In the first Confiscation Act, passed on August 6,
1861, Congress authorized the Union army to seize any property used in “promoting. . . insurrection or resistance to the laws.” On its face, the act might have aroused little controversy in the North, because seizure of such “contraband” occurred in most wars. However, Southern property included slaves. This opened up an important question: If soldiers confiscated slaves, would those slaves be free?
Certain Union commanders, most notably Gens. John C. Fremont and Benjamin F. Butler, believed that confiscated slaves were indeed free. President Abraham Lincoln, however, forbade Union officers from freeing slaves on their own authority. Lincoln’s 1861 repudiation of Fremont and Butler stemmed from his fear that any action that hinted at the abolition of slavery would enrage the citizens and soldiers of Maryland, Delaware, Kentucky, and Missouri. Though none of these “border states” had joined the Confederacy, all of them still permitted slavery. Any perceived threat to the institution created the possibility that the states would throw their support to the Confederacy. Lincoln also worried that freeing captured slaves would cost him significant political support in Congress.

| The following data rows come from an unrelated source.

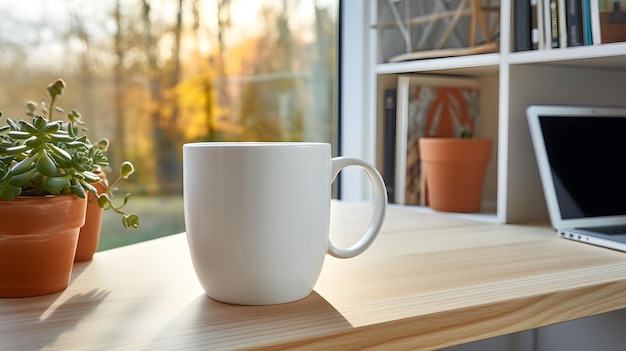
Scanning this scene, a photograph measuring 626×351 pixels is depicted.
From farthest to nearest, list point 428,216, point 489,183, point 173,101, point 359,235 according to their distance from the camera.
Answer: point 173,101
point 489,183
point 428,216
point 359,235

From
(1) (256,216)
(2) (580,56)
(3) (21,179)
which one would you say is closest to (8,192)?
(3) (21,179)

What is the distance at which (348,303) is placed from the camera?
0.67 meters

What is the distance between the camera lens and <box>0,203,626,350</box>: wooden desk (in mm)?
574

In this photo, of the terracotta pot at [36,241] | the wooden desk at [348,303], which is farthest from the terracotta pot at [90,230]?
the terracotta pot at [36,241]

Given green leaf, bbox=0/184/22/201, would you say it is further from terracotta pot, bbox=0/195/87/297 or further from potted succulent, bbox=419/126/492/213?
potted succulent, bbox=419/126/492/213

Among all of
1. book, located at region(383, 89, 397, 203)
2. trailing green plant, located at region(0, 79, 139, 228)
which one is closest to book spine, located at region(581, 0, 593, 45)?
book, located at region(383, 89, 397, 203)

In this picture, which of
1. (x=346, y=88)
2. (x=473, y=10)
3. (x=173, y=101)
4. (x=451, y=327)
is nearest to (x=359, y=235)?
(x=451, y=327)

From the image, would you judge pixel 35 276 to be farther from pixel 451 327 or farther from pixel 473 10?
pixel 473 10

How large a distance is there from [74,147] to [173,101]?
5.02ft

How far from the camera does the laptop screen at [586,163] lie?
3.72ft

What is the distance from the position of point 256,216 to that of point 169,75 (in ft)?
5.30

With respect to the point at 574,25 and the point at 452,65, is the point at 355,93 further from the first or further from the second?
the point at 574,25

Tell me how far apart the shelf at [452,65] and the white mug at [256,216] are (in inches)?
25.7

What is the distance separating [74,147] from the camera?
70 centimetres
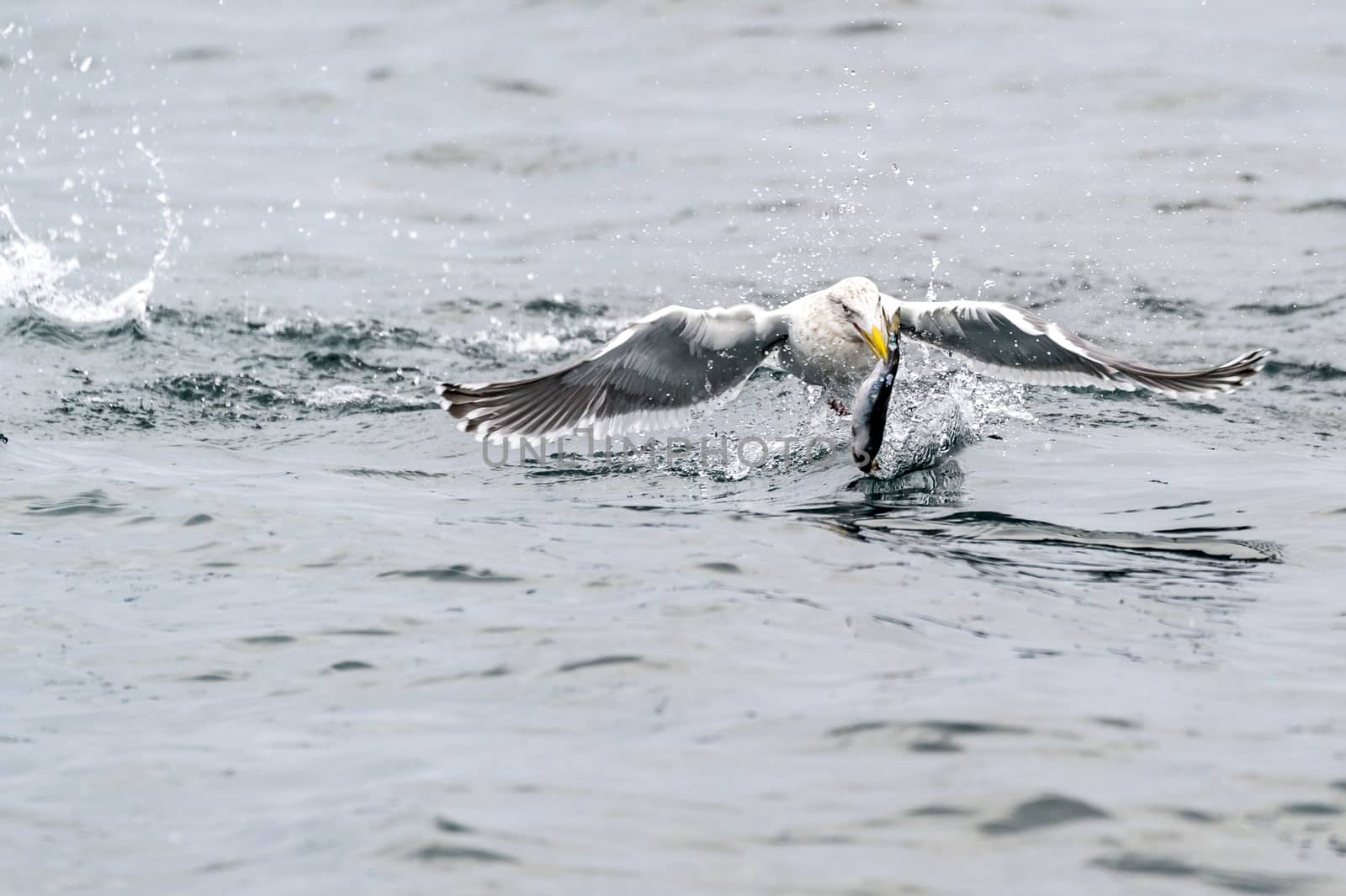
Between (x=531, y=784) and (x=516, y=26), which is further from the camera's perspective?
(x=516, y=26)

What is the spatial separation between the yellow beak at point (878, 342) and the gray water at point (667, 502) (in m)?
0.78

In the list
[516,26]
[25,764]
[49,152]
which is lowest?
[25,764]

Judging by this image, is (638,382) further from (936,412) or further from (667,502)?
(936,412)

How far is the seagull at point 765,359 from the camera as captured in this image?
8.19 meters

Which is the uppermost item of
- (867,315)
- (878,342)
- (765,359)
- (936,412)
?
(867,315)

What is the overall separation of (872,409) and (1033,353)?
2.02 metres

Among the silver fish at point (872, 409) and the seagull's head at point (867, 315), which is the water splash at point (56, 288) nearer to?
the seagull's head at point (867, 315)

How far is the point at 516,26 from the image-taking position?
21.7 meters

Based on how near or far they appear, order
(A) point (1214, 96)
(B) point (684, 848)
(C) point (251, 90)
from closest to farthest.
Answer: (B) point (684, 848), (A) point (1214, 96), (C) point (251, 90)

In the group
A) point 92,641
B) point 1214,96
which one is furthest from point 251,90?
point 92,641

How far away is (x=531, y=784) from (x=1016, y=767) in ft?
4.27

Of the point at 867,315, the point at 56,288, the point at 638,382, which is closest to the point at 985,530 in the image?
the point at 867,315

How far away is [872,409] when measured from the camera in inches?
278

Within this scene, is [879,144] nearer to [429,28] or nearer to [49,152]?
[429,28]
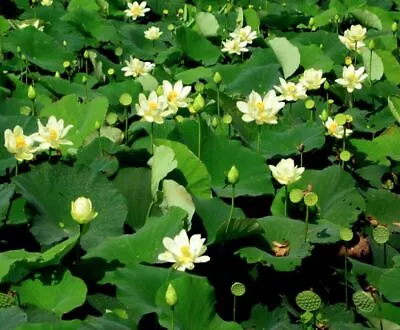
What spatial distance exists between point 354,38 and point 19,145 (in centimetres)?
182

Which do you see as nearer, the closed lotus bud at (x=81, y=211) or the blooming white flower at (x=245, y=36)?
the closed lotus bud at (x=81, y=211)

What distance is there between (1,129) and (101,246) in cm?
71

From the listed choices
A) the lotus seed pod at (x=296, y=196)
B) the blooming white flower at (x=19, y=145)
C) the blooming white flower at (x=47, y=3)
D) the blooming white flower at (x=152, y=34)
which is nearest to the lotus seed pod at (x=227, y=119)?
the lotus seed pod at (x=296, y=196)

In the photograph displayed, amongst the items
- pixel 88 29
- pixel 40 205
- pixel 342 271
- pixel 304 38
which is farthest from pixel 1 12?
pixel 342 271

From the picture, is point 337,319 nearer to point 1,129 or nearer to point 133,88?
point 1,129

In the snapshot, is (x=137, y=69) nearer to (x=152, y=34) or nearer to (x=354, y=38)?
(x=152, y=34)

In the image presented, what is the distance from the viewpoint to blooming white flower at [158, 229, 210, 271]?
1.72 m

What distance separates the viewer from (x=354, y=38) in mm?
3402

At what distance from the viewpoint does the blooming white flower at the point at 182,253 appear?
1723 millimetres

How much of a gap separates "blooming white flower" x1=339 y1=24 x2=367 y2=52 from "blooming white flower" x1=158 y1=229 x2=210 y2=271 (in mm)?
1917

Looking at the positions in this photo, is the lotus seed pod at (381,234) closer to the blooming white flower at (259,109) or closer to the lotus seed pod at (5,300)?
the blooming white flower at (259,109)

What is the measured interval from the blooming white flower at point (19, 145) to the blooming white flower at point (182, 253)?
54 centimetres

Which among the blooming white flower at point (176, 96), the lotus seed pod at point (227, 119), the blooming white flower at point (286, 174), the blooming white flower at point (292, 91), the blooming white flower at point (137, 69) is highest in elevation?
the blooming white flower at point (286, 174)

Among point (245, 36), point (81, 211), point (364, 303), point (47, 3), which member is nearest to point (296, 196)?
point (364, 303)
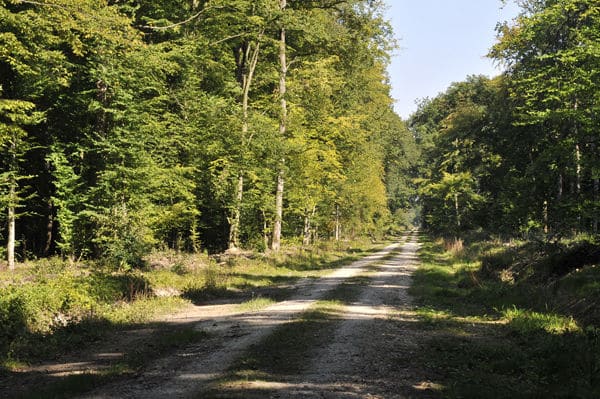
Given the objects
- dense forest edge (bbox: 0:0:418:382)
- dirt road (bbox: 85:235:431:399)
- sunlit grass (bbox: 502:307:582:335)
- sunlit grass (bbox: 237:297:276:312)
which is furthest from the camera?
dense forest edge (bbox: 0:0:418:382)

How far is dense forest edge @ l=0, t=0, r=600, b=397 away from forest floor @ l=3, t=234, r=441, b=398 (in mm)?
854

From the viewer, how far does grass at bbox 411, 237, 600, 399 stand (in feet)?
21.4

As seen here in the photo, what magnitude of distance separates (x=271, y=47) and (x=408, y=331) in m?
22.0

As the war dragged on through 1862, however, Lincoln’s position changed. Southern resistance proved stronger than most Northerners had anticipated. By the spring of that year, both Lincoln and most congressional Republicans had concluded that victory would require a more determined and ruthless policy. In this new mood, Congress passed the second Confiscation Act on July 17,
1862. The act required that Union soldiers free any slaves that came into their hands. The act also authorized Lincoln to “employ as many persons of African descent as he may deem necessary and proper for the suppression of this rebellion. . . and use them in such manner as he may judge best.” Lincoln was now free to arm former slaves to fight against the Confederacy.

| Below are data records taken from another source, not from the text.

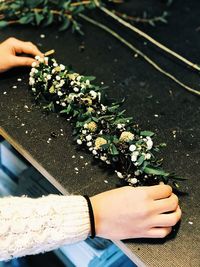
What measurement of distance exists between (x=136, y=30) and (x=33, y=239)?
0.78 metres

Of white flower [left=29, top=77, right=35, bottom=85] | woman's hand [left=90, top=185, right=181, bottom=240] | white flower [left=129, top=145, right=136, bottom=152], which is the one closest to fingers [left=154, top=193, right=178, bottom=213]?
woman's hand [left=90, top=185, right=181, bottom=240]

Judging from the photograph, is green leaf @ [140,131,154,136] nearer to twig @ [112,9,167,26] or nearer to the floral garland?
the floral garland

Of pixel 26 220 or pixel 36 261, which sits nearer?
pixel 26 220

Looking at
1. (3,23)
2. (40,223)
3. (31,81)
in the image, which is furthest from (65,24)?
(40,223)

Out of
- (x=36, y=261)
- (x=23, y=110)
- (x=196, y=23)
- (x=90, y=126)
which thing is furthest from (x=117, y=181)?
(x=196, y=23)

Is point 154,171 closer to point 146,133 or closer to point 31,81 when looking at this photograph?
point 146,133

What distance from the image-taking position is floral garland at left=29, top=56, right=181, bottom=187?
900mm

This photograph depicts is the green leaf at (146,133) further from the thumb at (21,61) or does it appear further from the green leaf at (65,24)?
the green leaf at (65,24)

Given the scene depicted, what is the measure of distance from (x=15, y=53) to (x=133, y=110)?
14.1 inches

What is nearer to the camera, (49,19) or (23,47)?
(23,47)

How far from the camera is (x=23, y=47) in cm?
117

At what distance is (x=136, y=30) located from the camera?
136 centimetres

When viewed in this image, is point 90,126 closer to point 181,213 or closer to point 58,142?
point 58,142

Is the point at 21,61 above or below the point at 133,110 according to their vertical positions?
above
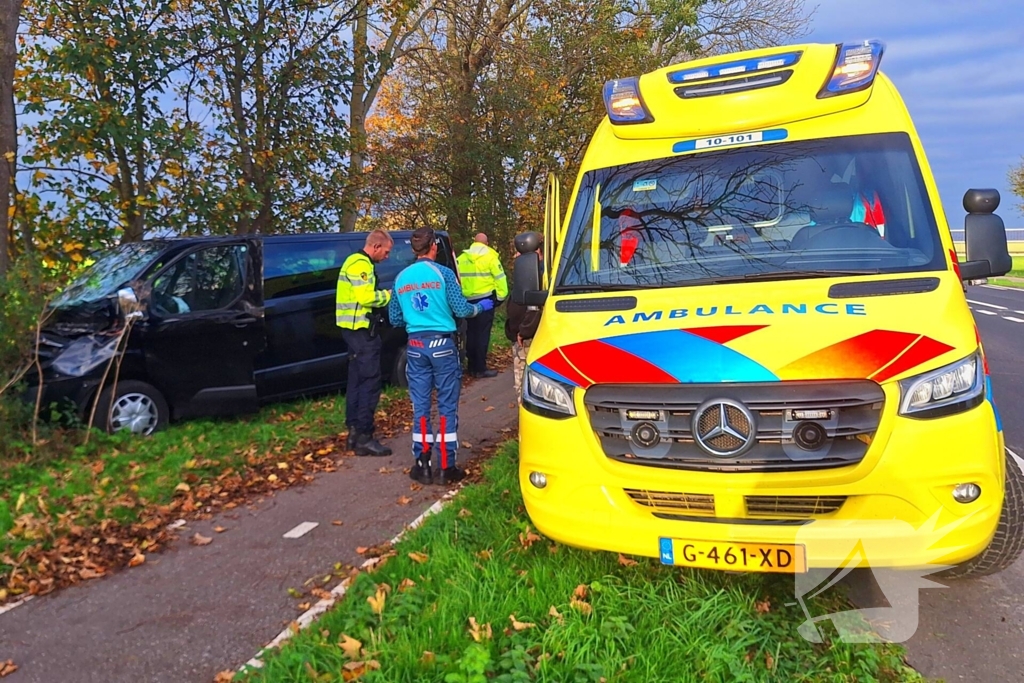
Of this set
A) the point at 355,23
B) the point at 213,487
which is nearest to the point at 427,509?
the point at 213,487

The second Confiscation Act was not an abolitionist measure. Instead, it was a military tactic intended to undermine the South’s economy and social institutions. However, it took no great leap of imagination to predict that if Union forces advanced far enough into Confederate territory, slavery might actually collapse.
The second Confiscation Act thus paved the way for Lincoln’s Emancipation Proclamation in January 1863.

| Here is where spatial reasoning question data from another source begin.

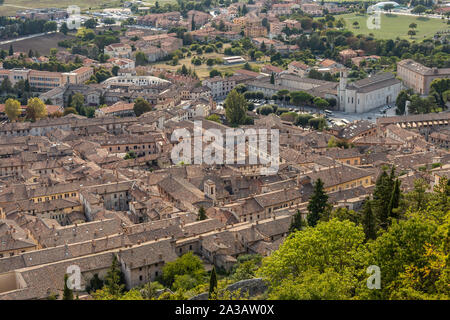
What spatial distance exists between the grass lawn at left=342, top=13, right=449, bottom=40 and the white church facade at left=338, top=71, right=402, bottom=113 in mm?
24376

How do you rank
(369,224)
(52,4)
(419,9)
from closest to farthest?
(369,224) < (419,9) < (52,4)

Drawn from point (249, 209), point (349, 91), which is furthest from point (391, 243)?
point (349, 91)

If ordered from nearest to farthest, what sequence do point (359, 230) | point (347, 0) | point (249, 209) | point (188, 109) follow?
1. point (359, 230)
2. point (249, 209)
3. point (188, 109)
4. point (347, 0)

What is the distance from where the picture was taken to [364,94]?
175ft

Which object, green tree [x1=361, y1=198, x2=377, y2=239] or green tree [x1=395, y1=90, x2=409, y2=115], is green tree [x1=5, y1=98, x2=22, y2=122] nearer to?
green tree [x1=395, y1=90, x2=409, y2=115]

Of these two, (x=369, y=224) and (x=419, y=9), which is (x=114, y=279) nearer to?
(x=369, y=224)

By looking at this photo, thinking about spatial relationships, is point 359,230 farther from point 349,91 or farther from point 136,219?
point 349,91

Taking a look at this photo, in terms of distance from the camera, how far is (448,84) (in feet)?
178

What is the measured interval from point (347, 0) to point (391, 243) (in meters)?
99.7

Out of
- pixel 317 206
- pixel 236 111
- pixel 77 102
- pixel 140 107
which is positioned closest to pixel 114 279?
pixel 317 206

The Proclamation took the next logical step, declaring that all slaves in rebellious states were free, whether they had been captured by Union soldiers or not. The Emancipation Proclamation, in turn, was superseded after the war by the Thirteenth Amendment, ending slavery forever. And so the end of slavery came not in one great stroke, but in steps; the Confiscation Acts were an important part of this process.
Further reading: Herman Belz, A New Birth of Freedom: The Republican Party and the Freedmen’s Rights, 1861-1866 (Westport, Conn.: Greenwood Press, 1966); Louis S. Gerteis, From Contraband to Freedmen: Federal Policy toward Southern Blacks, 1861-1865 (Westport, Conn.: Greenwood Press, 1973); Bell Irvin Wiley, Southern Negroes, 1861-1865 (New Haven, Conn.: Yale University Press, 1938).